[Opening RECORDS PROVIDED section]
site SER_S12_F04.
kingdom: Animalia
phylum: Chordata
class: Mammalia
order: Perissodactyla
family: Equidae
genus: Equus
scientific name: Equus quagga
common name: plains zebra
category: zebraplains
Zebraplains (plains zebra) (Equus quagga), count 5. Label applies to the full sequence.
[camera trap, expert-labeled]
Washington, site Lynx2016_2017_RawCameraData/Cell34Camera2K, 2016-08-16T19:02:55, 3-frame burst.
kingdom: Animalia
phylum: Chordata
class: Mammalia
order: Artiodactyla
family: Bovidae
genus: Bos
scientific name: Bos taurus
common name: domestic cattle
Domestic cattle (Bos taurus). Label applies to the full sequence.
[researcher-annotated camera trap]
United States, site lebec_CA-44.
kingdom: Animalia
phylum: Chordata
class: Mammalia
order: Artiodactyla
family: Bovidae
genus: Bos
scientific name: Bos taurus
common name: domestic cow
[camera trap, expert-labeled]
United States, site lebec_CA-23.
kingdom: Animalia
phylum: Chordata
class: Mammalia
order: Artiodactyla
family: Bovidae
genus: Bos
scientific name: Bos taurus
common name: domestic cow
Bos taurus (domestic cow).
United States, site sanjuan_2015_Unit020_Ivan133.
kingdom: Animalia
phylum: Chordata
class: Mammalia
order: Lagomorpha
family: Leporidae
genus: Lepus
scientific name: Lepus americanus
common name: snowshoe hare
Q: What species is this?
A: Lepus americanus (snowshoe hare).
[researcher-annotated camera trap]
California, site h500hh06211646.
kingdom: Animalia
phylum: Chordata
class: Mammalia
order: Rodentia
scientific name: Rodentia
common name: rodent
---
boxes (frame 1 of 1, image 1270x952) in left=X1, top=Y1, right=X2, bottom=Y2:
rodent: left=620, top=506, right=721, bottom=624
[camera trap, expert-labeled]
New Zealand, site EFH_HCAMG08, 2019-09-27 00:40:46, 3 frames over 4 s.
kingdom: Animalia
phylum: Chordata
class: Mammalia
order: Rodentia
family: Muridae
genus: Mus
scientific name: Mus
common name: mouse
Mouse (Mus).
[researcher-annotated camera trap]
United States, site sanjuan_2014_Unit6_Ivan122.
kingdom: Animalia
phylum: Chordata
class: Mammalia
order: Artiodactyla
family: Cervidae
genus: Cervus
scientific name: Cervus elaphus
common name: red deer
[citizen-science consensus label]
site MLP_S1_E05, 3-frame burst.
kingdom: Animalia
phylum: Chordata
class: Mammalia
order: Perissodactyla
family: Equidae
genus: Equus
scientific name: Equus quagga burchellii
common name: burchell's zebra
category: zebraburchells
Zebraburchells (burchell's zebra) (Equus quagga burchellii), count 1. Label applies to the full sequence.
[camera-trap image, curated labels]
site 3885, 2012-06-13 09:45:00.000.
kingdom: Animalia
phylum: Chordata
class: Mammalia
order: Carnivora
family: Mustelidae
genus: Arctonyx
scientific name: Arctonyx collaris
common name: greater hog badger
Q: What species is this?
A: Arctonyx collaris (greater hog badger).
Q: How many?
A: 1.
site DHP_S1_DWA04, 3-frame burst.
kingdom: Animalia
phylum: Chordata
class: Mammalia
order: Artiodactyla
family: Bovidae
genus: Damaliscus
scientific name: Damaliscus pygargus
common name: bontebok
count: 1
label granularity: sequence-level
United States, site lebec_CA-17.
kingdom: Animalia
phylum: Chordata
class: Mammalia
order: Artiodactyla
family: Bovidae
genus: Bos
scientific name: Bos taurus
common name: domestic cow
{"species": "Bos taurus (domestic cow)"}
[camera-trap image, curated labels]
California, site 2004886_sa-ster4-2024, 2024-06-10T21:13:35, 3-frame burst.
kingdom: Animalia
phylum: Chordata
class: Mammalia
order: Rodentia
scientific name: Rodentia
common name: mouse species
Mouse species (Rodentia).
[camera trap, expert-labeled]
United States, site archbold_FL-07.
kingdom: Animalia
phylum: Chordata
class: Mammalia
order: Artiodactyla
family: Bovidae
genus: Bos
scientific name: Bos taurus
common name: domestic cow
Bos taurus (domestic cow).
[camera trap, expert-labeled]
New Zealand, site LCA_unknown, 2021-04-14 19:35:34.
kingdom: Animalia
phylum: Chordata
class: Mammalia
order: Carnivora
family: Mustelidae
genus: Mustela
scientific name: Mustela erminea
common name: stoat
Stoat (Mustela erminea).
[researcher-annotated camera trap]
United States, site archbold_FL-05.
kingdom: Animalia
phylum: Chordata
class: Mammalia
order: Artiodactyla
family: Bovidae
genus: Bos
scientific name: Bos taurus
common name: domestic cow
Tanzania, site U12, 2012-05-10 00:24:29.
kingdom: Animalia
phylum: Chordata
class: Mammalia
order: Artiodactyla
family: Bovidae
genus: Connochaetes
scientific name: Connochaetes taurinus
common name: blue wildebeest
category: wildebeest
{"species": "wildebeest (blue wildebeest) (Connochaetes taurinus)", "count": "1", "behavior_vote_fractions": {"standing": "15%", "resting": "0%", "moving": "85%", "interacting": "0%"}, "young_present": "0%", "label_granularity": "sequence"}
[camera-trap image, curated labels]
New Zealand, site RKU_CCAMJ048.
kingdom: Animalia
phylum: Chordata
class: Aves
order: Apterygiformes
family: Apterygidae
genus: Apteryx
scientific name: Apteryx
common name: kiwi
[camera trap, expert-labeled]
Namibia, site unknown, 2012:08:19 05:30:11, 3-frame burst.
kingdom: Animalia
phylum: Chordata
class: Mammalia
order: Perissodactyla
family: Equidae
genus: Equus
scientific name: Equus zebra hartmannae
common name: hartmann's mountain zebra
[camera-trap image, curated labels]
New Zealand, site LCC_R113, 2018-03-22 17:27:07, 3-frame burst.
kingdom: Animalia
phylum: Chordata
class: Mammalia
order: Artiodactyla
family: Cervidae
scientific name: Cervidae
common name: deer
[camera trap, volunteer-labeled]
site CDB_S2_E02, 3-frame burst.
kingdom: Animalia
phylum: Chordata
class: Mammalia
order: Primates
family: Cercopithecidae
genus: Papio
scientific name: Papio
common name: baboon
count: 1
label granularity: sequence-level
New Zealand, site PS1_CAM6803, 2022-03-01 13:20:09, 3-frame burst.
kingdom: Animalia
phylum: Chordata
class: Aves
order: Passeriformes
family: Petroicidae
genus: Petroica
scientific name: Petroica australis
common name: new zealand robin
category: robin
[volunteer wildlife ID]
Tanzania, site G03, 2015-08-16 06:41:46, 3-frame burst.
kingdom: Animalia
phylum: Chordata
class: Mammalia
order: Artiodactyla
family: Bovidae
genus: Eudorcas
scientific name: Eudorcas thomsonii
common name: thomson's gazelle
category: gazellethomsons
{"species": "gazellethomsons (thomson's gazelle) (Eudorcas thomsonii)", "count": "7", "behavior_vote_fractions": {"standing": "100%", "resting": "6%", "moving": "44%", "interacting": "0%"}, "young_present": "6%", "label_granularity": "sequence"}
[Closing RECORDS PROVIDED section]
**PROBLEM REQUIREMENTS:** Show all lines from the data above in which the word "Tanzania" appears.

**PROBLEM SOLUTION:**
Tanzania, site U12, 2012-05-10 00:24:29.
Tanzania, site G03, 2015-08-16 06:41:46, 3-frame burst.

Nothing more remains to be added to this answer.